**Anweisungen**
1. Beantworte zum Text über Insekten und Kälte diese drei Fragen:
(a) Was passiert laut Überschrift mit Insekten bei Kälte nicht?
(b) Von welchen Tieren soll es nach einem kalten Winter im Sommer wenige geben?
(c) Wo arbeitet Fritz Gusenleitner?
2. Schreib aus dem Text über Insekten und Kälte den Teil Wort für Wort ab, der mit den Worten „Insekten erfrieren nicht“ anfängt und mit „nicht der Wahrheit.“ aufhört.
3. Fass den Text über Insekten und Kälte in zwei Sätzen zusammen.

Insekten erfrieren nicht – kein schädlingsarmer Sommer durch Kälte
Wenn es im Winter besonders kalt ist, gibt es im Sommer wenig Gelsen, Zecken und Schnecken. Mit dieser Behauptung tröstet sich derzeit so mancher über die Kälte dieser Tage hinweg. Die Sache hat nur einen Haken: Sie entspricht nicht der Wahrheit.
„Diese fälschliche Annahme entspringt der Eigenart von uns Menschen, die Tiere ausschließlich aus unserem Blickwinkel zu betrachten und ihnen dieselben Bedürfnisse zuzuschreiben, wie wir sie haben“, sagt Fritz Gusenleitner, Insektenkundler (Entomologe) im Biologiezentrum in Linz.

**Datenauszüge**
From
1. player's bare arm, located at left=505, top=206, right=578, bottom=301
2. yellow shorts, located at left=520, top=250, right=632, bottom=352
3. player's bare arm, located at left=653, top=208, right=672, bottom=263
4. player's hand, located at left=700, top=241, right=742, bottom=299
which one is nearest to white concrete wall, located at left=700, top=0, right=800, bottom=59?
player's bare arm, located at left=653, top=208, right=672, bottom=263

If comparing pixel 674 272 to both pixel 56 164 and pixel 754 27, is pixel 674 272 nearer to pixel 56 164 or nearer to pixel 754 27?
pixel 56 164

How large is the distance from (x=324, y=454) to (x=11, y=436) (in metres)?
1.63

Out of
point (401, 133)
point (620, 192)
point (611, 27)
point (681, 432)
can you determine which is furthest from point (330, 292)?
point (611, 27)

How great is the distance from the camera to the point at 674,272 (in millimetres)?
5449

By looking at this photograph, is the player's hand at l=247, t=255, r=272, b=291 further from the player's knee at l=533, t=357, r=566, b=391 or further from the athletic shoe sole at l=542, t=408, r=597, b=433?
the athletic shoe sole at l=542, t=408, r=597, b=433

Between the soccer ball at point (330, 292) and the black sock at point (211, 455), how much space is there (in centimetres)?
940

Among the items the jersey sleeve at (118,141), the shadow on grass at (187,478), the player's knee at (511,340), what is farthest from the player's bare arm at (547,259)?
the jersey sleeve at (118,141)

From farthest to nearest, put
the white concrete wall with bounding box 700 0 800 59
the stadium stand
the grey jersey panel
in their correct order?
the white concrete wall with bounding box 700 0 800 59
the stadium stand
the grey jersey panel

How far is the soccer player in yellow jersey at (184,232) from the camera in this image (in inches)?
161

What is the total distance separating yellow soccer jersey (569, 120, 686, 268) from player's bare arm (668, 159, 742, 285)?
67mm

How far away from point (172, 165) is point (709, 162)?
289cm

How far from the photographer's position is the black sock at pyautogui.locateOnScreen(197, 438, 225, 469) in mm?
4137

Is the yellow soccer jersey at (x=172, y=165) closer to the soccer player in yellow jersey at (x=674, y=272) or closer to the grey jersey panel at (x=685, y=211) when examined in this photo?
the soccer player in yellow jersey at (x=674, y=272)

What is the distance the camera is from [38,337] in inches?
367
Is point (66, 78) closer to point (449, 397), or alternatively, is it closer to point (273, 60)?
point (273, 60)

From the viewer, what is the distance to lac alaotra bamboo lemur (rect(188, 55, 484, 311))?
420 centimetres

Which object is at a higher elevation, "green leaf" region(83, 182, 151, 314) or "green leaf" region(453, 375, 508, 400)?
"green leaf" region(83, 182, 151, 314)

==

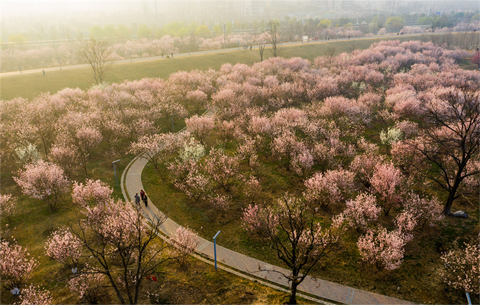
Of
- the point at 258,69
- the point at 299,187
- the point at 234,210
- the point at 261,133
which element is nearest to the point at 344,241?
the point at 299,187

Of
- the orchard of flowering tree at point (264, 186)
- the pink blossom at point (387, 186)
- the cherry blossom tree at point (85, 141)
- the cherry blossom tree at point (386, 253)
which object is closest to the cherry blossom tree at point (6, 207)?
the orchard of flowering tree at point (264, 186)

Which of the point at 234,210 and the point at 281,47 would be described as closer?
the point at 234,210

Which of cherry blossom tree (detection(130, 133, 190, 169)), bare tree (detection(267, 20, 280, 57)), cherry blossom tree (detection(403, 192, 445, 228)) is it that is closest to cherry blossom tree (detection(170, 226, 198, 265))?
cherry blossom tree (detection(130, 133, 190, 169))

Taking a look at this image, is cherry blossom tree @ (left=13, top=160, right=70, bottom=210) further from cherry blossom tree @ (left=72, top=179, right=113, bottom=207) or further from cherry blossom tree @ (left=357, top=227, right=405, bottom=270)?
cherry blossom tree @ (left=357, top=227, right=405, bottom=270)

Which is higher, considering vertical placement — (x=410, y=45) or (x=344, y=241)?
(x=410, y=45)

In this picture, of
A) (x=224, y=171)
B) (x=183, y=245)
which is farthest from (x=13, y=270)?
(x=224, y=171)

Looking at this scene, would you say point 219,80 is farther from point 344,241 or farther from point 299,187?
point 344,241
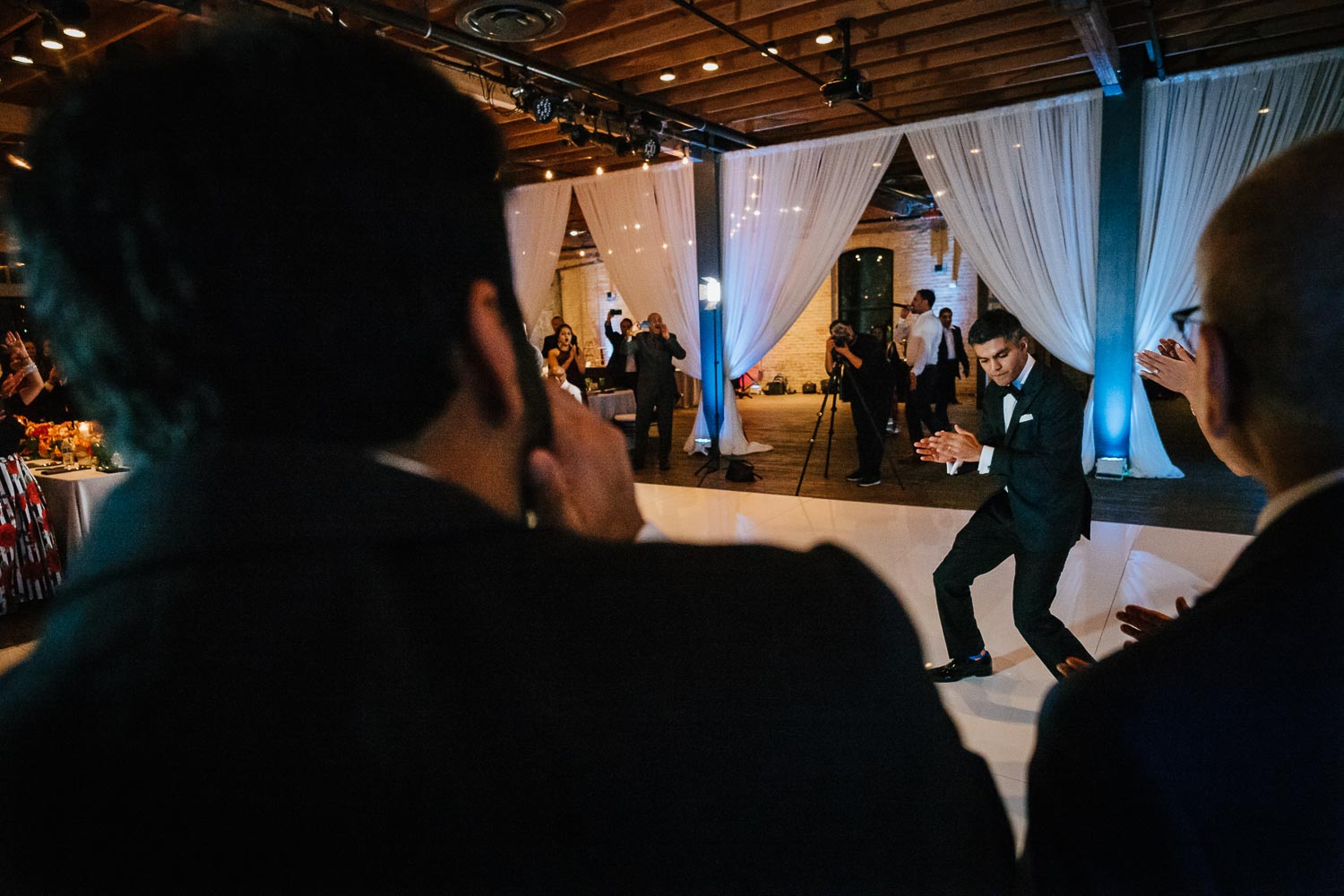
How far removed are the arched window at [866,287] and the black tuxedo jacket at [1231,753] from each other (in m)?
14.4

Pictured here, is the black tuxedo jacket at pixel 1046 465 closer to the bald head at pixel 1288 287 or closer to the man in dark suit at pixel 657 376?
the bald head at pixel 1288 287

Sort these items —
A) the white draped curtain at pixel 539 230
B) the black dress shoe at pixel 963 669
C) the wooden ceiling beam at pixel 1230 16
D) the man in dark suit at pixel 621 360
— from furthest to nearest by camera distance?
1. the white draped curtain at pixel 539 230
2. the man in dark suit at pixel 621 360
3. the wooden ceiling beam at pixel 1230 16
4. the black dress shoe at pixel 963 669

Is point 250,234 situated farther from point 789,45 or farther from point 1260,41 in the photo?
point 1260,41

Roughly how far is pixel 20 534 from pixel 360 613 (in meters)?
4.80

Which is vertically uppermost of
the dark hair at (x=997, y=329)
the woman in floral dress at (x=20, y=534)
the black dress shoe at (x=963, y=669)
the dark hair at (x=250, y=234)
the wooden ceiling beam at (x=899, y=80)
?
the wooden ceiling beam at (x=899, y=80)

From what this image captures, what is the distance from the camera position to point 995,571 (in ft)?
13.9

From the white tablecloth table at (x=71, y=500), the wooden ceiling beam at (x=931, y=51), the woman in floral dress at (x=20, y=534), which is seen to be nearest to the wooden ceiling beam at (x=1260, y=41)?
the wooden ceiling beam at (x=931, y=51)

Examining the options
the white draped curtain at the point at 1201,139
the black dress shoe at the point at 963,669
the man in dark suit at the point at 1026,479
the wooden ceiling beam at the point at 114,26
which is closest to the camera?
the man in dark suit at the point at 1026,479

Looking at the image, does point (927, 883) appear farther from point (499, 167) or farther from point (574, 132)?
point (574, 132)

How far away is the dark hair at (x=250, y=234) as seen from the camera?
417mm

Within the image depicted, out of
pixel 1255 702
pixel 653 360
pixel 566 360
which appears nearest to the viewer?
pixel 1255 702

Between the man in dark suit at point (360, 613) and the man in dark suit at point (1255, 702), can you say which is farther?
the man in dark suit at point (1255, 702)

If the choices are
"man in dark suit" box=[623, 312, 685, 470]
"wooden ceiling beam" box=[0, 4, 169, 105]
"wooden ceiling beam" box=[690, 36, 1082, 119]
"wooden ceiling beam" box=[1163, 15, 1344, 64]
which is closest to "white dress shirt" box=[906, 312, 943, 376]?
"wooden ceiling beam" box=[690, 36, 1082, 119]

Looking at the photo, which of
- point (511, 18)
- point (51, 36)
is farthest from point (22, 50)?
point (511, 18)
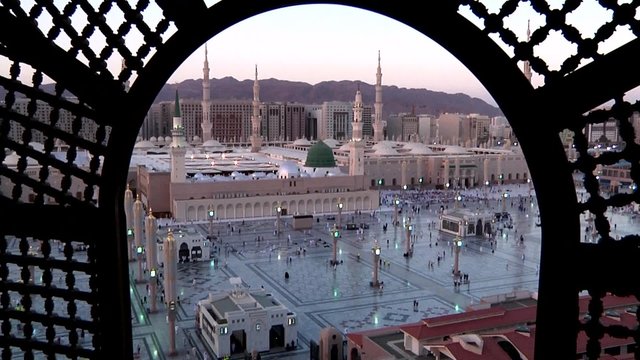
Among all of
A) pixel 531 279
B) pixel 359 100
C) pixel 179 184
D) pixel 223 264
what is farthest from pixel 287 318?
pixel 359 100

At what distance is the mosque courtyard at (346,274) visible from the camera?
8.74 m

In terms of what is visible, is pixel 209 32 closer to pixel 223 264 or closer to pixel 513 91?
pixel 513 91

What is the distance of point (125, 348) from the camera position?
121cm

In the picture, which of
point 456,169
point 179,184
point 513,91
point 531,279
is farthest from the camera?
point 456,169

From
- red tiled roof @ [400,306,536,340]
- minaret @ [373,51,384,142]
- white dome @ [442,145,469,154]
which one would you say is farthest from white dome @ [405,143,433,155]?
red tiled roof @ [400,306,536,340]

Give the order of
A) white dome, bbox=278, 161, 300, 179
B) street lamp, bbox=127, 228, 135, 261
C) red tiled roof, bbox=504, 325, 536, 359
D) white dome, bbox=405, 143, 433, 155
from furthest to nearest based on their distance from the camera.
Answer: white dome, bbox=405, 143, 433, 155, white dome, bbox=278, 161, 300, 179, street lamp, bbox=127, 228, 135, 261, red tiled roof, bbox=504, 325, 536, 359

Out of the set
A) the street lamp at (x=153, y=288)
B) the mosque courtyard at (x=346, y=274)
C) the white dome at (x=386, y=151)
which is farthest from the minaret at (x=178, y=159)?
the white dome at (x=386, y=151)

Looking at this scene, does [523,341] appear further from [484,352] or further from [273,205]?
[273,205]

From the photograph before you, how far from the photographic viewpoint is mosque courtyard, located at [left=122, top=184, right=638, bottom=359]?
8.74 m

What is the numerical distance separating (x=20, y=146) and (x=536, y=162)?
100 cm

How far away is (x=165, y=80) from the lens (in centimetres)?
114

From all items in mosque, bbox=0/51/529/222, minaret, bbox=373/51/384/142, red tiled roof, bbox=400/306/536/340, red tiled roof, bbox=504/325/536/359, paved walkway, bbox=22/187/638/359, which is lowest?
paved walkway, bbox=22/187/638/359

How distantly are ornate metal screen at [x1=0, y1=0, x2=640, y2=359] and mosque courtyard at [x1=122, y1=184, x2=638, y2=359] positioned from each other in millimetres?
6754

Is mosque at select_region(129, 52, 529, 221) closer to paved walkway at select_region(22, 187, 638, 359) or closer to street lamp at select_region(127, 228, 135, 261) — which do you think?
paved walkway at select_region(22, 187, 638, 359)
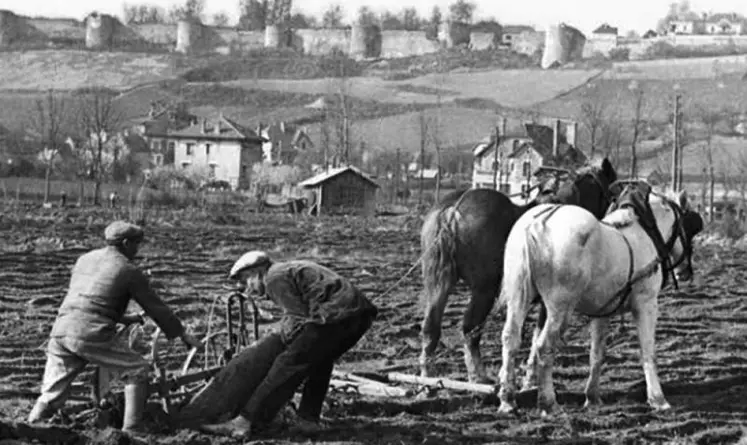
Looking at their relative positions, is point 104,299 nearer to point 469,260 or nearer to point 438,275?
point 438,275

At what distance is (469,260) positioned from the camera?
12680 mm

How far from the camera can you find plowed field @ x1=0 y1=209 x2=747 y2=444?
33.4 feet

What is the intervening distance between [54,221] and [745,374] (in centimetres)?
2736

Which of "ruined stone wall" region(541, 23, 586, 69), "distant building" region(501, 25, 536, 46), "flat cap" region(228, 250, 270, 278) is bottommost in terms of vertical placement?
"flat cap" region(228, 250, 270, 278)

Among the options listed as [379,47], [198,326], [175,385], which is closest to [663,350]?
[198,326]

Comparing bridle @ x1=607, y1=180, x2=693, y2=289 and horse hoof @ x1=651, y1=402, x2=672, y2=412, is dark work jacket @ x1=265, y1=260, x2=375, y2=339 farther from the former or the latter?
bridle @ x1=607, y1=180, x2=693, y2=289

**Lösungen**
1.
(a) Sie erfrieren nicht.
(b) Von Gelsen, Zecken und Schnecken.
(c) Im Biologiezentrum in Linz.

2.
Insekten erfrieren nicht – kein schädlingsarmer Sommer durch Kälte
Wenn es im Winter besonders kalt ist, gibt es im Sommer wenig Gelsen, Zecken und Schnecken. Mit dieser Behauptung tröstet sich derzeit so mancher über die Kälte dieser Tage hinweg. Die Sache hat nur einen Haken: Sie entspricht nicht der Wahrheit.

3. Viele glauben, dass es nach einem sehr kalten Winter im Sommer wenig Gelsen, Zecken und Schnecken gibt, doch das stimmt nicht: Insekten erfrieren nicht. Laut dem Insektenkundler Fritz Gusenleitner vom Biologiezentrum in Linz kommt dieser Irrtum daher, dass Menschen Tiere nur aus ihrem eigenen Blickwinkel sehen und ihnen die gleichen Bedürfnisse zuschreiben.